Note

Go to the end to download the full example code.

Trace and diagonal estimation

In this example we will explore estimators for the trace and diagonal of a matrix. curvlinops implements different methods, and we will reproduce the results from their original papers, using toy matrices with a power law spectrum.

Here are the imports:

from os import getenv
from shutil import which

import matplotlib.pyplot as plt
from torch import (
    Tensor,
    arange,
    as_tensor,
    float64,
    int32,
    linspace,
    manual_seed,
    median,
    quantile,
    randn,
    stack,
)
from torch.linalg import qr
from tueplots import bundles

from curvlinops import hutchinson_diag, hutchinson_trace, hutchpp_trace, xdiag, xtrace
from curvlinops.examples import TensorLinearOperator

# We want to analyze smaller matrices on RTD to reduce build time
RTD = getenv("READTHEDOCS")
# Use LaTeX if available
USETEX = which("latex") is not None

PLOT_CONFIG = bundles.icml2024(column="full" if RTD else "half", usetex=USETEX, nrows=2)
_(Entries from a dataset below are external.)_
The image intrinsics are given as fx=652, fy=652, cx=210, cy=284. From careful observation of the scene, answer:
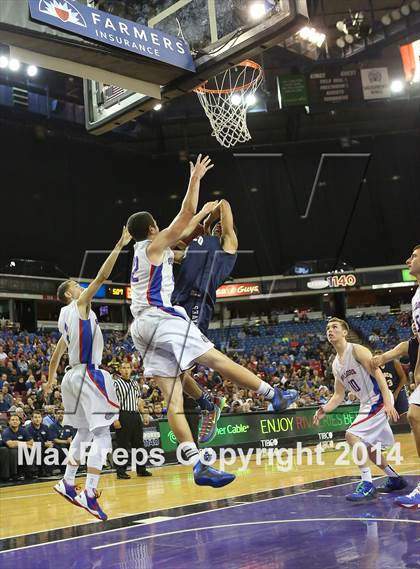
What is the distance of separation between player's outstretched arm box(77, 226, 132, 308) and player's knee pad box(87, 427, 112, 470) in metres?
1.17

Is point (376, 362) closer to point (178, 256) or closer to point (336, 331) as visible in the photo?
point (336, 331)

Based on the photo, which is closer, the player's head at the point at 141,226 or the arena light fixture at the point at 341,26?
the player's head at the point at 141,226

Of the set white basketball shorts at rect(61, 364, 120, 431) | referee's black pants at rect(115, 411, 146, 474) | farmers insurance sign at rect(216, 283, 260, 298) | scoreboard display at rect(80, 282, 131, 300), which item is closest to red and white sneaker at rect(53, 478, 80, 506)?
white basketball shorts at rect(61, 364, 120, 431)

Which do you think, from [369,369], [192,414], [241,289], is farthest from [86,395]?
[241,289]

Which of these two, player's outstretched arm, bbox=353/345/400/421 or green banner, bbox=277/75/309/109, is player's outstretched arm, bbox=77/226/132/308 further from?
green banner, bbox=277/75/309/109

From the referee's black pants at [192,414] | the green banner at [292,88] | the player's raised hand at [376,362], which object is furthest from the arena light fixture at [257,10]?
the green banner at [292,88]

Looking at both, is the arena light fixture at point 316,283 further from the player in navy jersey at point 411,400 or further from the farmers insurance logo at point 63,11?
the farmers insurance logo at point 63,11

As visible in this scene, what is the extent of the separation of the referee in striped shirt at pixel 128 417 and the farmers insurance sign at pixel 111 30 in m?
6.79

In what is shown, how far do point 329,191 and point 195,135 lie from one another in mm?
7062

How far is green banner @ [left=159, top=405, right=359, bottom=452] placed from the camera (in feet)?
46.3

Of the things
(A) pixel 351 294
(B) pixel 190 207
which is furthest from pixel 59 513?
(A) pixel 351 294

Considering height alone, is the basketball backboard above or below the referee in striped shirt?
above

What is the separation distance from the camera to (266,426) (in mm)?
15328

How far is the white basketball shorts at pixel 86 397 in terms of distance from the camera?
19.6 ft
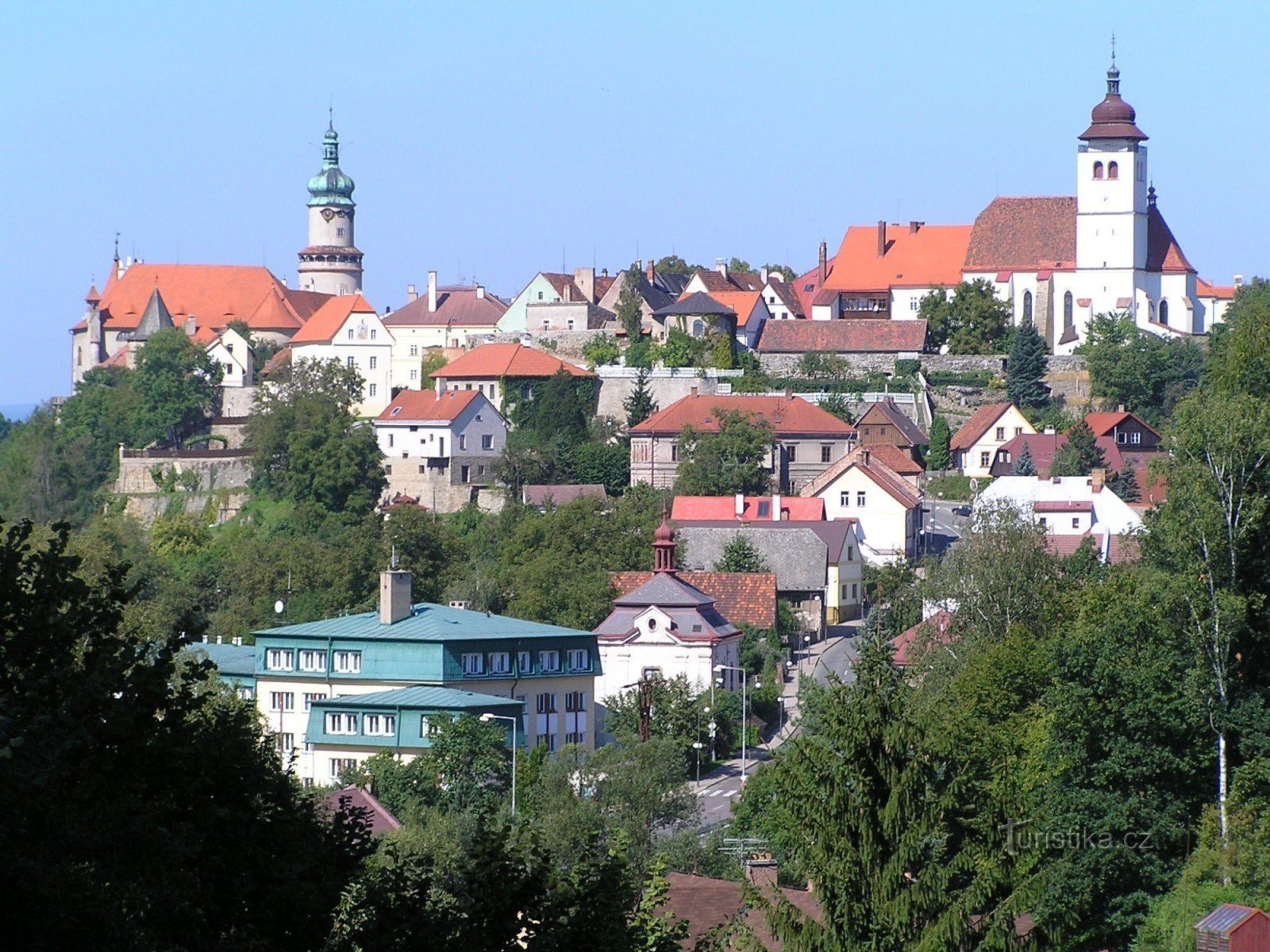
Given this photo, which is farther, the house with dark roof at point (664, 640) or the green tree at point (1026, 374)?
Answer: the green tree at point (1026, 374)

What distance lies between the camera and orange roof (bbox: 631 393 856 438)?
276ft

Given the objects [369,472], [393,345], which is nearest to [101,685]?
[369,472]

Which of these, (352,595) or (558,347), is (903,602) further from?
(558,347)

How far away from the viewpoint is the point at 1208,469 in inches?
1430

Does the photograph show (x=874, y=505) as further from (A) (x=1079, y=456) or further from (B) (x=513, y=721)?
(B) (x=513, y=721)

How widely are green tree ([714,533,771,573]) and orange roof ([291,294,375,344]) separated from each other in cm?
3221

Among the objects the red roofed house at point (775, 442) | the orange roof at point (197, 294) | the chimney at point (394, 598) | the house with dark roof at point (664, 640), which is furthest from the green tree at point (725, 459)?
the orange roof at point (197, 294)

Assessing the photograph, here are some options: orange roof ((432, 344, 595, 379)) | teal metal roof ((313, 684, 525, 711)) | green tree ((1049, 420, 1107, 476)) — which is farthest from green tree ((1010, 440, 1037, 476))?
teal metal roof ((313, 684, 525, 711))

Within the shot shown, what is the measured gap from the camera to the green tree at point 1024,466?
8100 cm

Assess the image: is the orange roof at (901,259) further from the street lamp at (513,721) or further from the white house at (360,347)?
the street lamp at (513,721)

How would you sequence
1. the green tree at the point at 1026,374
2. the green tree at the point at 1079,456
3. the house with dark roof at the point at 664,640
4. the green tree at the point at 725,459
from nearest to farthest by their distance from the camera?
the house with dark roof at the point at 664,640 → the green tree at the point at 1079,456 → the green tree at the point at 725,459 → the green tree at the point at 1026,374

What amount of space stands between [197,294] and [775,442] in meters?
45.8

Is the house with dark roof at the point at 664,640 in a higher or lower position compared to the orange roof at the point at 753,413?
lower

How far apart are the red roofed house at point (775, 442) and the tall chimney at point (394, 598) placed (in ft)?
85.8
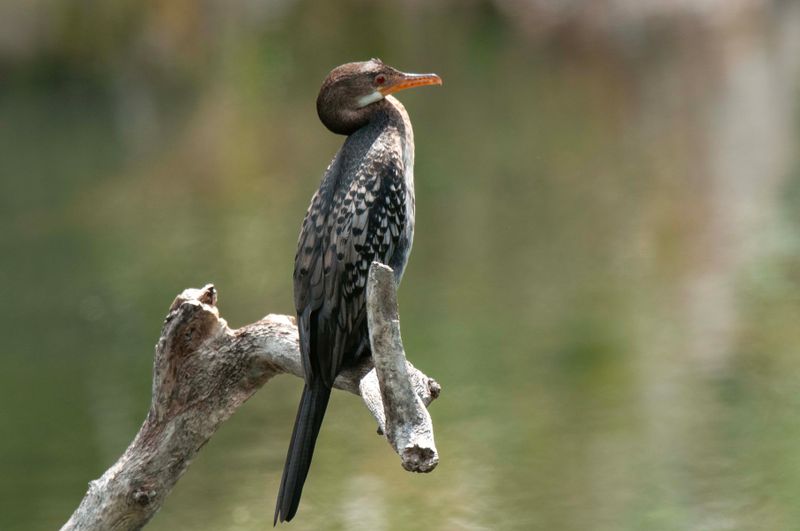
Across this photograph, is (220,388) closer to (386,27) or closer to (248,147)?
(248,147)

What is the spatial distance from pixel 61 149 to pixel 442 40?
851 centimetres

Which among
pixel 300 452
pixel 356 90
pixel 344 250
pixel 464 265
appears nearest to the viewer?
pixel 300 452

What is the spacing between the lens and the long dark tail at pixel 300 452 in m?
4.34

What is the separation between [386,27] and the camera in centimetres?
2519

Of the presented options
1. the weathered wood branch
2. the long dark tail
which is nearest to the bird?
the long dark tail

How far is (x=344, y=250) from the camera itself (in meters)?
4.53

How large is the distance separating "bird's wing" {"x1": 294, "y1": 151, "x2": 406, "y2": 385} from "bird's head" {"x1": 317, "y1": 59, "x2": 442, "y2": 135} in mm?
245

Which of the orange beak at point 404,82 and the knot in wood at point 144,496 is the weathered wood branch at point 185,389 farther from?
the orange beak at point 404,82

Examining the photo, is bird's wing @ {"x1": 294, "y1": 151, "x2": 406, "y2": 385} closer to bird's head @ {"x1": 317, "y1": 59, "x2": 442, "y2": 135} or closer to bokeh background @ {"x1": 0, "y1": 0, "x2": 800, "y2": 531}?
bird's head @ {"x1": 317, "y1": 59, "x2": 442, "y2": 135}

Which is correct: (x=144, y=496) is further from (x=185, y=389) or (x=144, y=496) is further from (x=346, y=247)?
(x=346, y=247)

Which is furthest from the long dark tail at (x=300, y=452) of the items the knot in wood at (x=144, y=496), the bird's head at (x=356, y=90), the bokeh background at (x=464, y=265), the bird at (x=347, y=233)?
the bokeh background at (x=464, y=265)

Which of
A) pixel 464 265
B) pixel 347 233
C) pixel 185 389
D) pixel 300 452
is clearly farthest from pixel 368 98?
pixel 464 265

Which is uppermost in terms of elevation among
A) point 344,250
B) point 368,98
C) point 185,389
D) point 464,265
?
point 464,265

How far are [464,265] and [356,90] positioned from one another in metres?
7.05
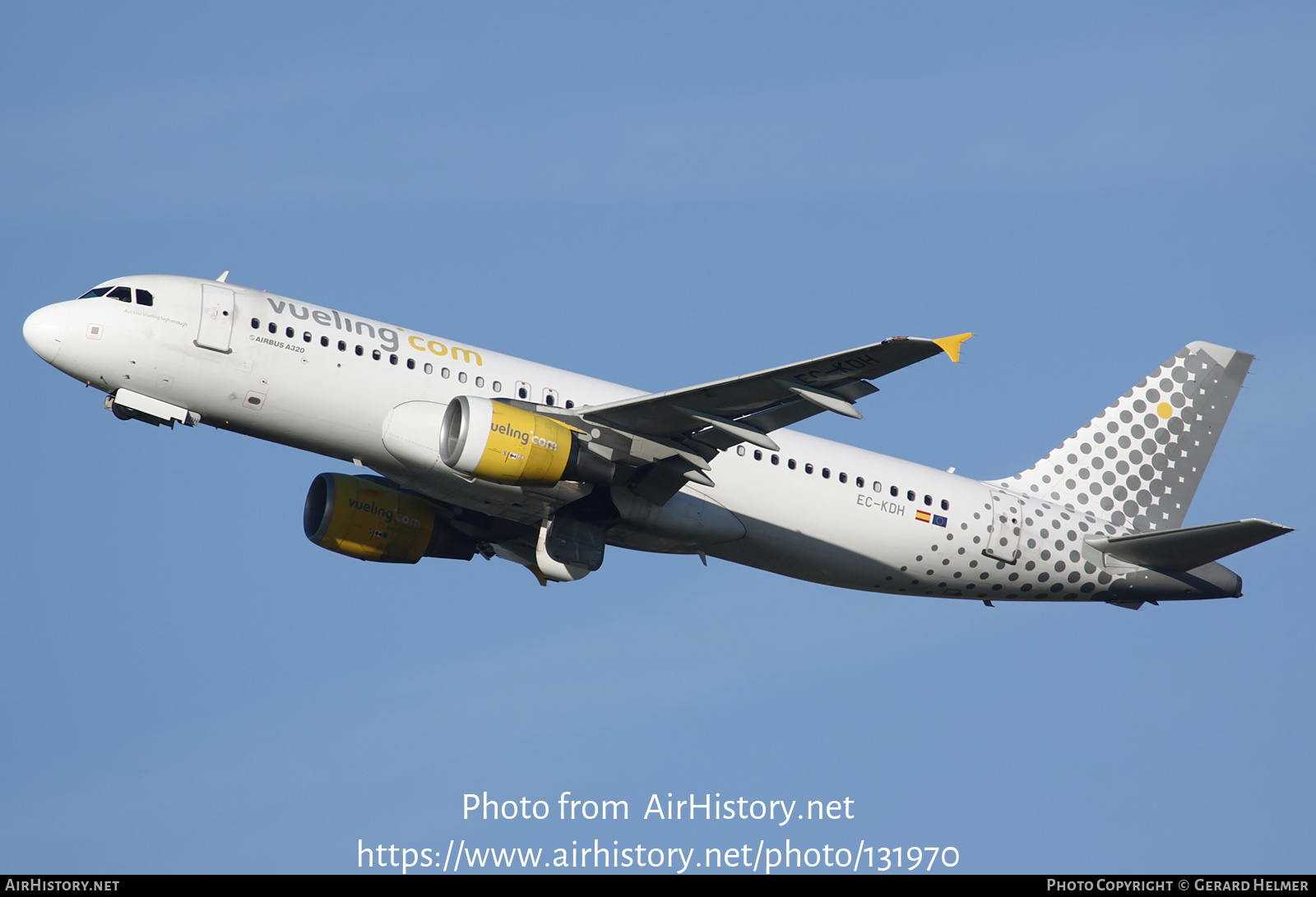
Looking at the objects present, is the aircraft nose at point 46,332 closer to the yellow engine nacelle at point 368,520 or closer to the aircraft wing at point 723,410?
the yellow engine nacelle at point 368,520

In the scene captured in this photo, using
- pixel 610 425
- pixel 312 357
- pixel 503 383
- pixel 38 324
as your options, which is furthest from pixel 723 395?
pixel 38 324

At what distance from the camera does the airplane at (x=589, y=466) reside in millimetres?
30906

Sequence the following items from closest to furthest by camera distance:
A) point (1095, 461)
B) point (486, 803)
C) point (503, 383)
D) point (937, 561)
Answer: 1. point (486, 803)
2. point (503, 383)
3. point (937, 561)
4. point (1095, 461)

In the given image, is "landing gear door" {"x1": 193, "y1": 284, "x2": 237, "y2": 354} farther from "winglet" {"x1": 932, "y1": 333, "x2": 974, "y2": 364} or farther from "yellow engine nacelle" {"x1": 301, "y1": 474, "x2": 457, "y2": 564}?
"winglet" {"x1": 932, "y1": 333, "x2": 974, "y2": 364}

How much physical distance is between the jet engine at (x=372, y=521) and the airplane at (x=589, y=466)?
0.05 m

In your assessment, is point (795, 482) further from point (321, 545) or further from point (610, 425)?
point (321, 545)

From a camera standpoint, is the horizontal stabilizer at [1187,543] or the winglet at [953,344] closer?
the winglet at [953,344]

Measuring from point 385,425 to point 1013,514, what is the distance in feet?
53.3

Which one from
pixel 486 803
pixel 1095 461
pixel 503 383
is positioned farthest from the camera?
pixel 1095 461

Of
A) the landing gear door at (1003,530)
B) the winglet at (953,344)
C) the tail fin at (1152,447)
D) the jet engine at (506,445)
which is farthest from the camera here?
the tail fin at (1152,447)

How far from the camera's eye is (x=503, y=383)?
108 ft

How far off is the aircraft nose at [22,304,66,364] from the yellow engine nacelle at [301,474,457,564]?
7.92 metres

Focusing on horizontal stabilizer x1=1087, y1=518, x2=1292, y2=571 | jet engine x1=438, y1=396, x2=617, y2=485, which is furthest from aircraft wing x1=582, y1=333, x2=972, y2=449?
horizontal stabilizer x1=1087, y1=518, x2=1292, y2=571

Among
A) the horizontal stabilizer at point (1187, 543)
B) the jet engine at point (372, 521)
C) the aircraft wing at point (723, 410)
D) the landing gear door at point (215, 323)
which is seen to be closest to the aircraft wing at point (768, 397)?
the aircraft wing at point (723, 410)
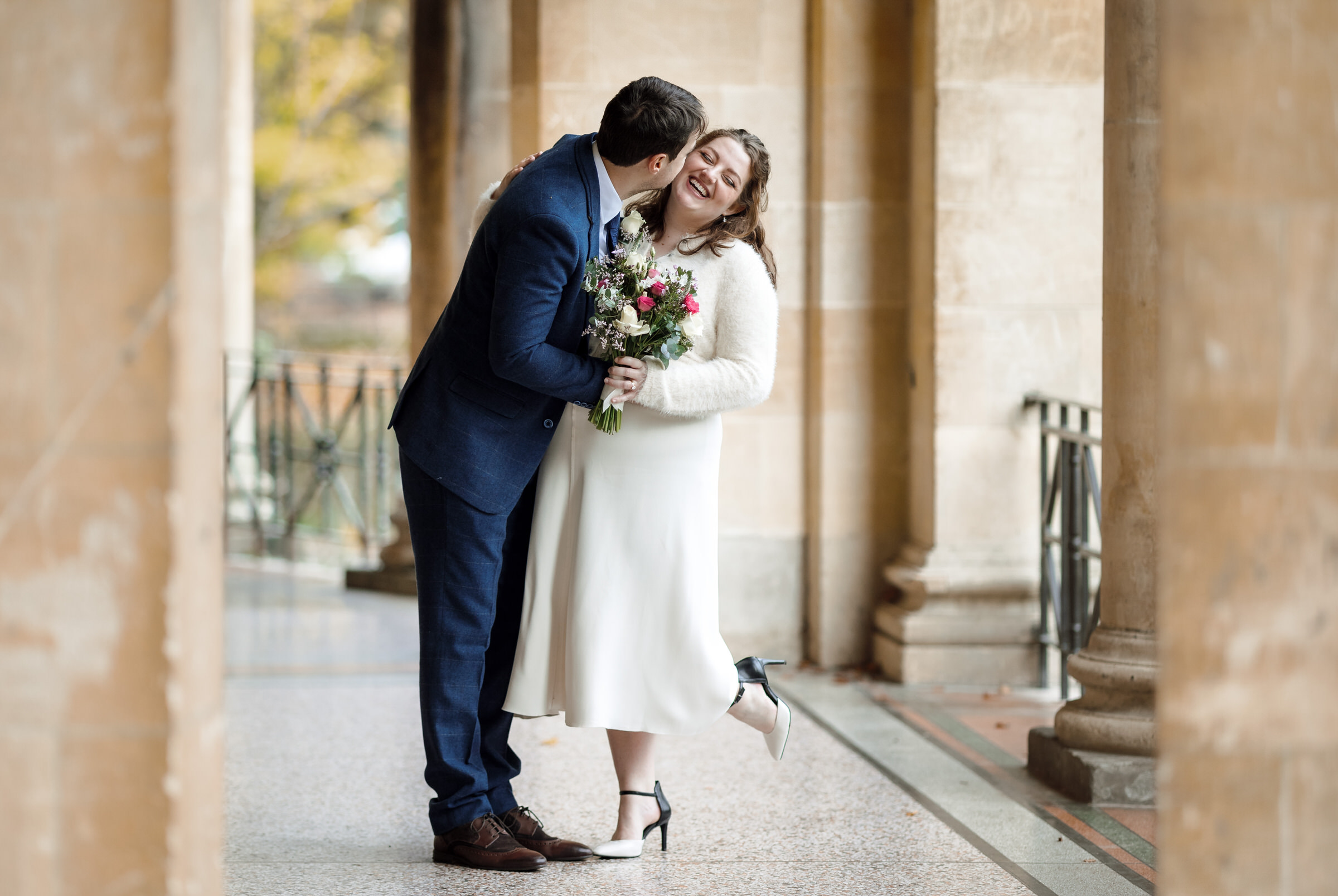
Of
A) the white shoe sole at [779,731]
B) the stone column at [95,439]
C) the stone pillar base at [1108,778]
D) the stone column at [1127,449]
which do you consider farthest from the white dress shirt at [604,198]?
the stone pillar base at [1108,778]

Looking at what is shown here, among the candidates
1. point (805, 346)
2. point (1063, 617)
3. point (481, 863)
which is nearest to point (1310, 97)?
point (481, 863)

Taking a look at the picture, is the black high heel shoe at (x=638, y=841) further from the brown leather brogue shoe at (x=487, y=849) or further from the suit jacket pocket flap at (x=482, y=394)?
the suit jacket pocket flap at (x=482, y=394)

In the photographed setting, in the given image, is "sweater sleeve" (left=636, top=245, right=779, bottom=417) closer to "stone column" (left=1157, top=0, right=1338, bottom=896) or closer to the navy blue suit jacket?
the navy blue suit jacket

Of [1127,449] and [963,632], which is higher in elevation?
[1127,449]

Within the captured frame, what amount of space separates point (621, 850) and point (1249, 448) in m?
1.97

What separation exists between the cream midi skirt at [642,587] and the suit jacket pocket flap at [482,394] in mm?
191

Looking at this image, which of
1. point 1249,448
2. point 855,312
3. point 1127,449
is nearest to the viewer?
point 1249,448

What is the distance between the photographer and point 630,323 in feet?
10.5

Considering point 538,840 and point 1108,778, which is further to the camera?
point 1108,778

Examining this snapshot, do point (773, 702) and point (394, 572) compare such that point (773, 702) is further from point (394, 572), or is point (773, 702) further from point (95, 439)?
point (394, 572)

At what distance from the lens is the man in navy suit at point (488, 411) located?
3191mm

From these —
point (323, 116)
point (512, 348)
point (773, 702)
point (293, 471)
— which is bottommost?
point (773, 702)

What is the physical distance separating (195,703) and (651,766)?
158 centimetres

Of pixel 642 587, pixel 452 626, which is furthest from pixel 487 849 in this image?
pixel 642 587
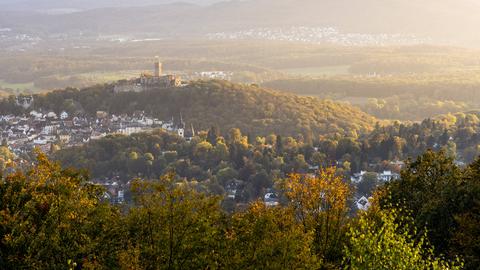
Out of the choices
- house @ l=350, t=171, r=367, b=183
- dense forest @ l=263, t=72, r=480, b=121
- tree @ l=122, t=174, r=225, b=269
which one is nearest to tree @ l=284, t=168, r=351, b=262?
tree @ l=122, t=174, r=225, b=269

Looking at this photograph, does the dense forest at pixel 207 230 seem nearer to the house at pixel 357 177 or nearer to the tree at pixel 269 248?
the tree at pixel 269 248

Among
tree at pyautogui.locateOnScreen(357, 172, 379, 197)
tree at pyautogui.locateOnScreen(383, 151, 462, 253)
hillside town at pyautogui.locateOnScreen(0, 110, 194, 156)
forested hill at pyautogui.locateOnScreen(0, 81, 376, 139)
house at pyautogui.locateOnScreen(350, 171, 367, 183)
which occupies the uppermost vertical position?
tree at pyautogui.locateOnScreen(383, 151, 462, 253)

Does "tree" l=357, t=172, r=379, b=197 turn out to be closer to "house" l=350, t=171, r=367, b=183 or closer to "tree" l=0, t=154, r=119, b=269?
"house" l=350, t=171, r=367, b=183

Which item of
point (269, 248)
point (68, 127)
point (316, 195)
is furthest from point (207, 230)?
point (68, 127)

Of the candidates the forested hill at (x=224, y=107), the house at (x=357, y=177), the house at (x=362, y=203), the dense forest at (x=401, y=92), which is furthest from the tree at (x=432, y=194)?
the dense forest at (x=401, y=92)

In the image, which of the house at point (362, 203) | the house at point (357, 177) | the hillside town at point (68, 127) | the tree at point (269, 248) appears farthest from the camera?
the hillside town at point (68, 127)

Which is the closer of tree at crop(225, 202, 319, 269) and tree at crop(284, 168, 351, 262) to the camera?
tree at crop(225, 202, 319, 269)

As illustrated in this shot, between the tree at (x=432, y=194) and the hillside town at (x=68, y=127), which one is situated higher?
the tree at (x=432, y=194)
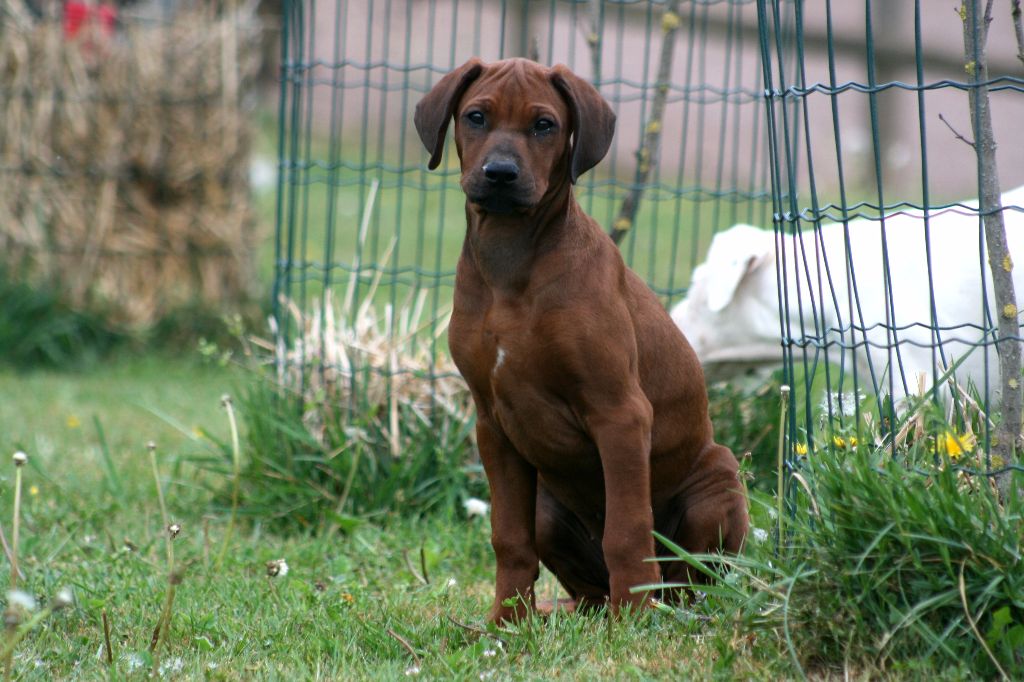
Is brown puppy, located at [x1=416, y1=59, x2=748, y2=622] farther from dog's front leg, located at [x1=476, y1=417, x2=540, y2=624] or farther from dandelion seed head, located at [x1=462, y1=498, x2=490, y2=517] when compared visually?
dandelion seed head, located at [x1=462, y1=498, x2=490, y2=517]

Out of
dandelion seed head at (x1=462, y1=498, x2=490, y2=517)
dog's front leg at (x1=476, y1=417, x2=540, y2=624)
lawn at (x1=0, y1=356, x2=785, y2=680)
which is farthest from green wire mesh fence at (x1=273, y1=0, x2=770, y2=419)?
dog's front leg at (x1=476, y1=417, x2=540, y2=624)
# Dimension of the matrices whose traces we will estimate
DIM = 200 if RTD else 1000
# Number of repeats for the Hutchinson estimator to compute error bars
NUM_REPEATS = 50 if RTD else 200

manual_seed(0)  # make deterministic

<torch._C.Generator object at 0x71fa6dd06810>

Setup

We will use power law matrices whose eigenvalues are given by $\lambda_i = i^{-c}$, where $i$ is the index of the eigenvalue and $c$ is a constant that determines the rate of decay of the eigenvalues. A higher value of $c$ results in a faster decay of the eigenvalues.

Here is a function that creates such a matrix:

def create_power_law_matrix(dim: int = DIM, c: float = 1.0) -> Tensor:
    """Draw a matrix with a power law spectrum.

    Eigenvalues λ_i are given by λ_i = i^(-c), where i is the index of the eigenvalue
    and c is a constant that determines the rate of decay of the eigenvalues.
    A higher value of c results in a faster decay of the eigenvalues.

    Args:
        dim: Matrix dimension.
        c: Power law constant. Default is ``1.0``.

    Returns:
        A sample matrix with a power law spectrum.
    """
    # Create the diagonal matrix Λ with Λii = i^(-c)
    L = (arange(1, dim + 1, dtype=float64) ** (-c)).diag()

    # Generate a random Gaussian matrix and orthogonalize it to get Q
    Q, _ = qr(randn(dim, dim, dtype=float64))

    # Construct the matrix A = Q^T Λ Q
    return Q.T @ L @ Q

Trace estimation

Basics

To get started, let’s create a power law matrix and turn it into a linear operator:

Y_mat = create_power_law_matrix()
Y = TensorLinearOperator(Y_mat)

For reference, let’s compute the exact trace:

exact_trace = Y_mat.trace()
print(f"Exact trace: {exact_trace:.3f}")

Exact trace: 5.878

The simplest method for trace estimation is Hutchinson’s method.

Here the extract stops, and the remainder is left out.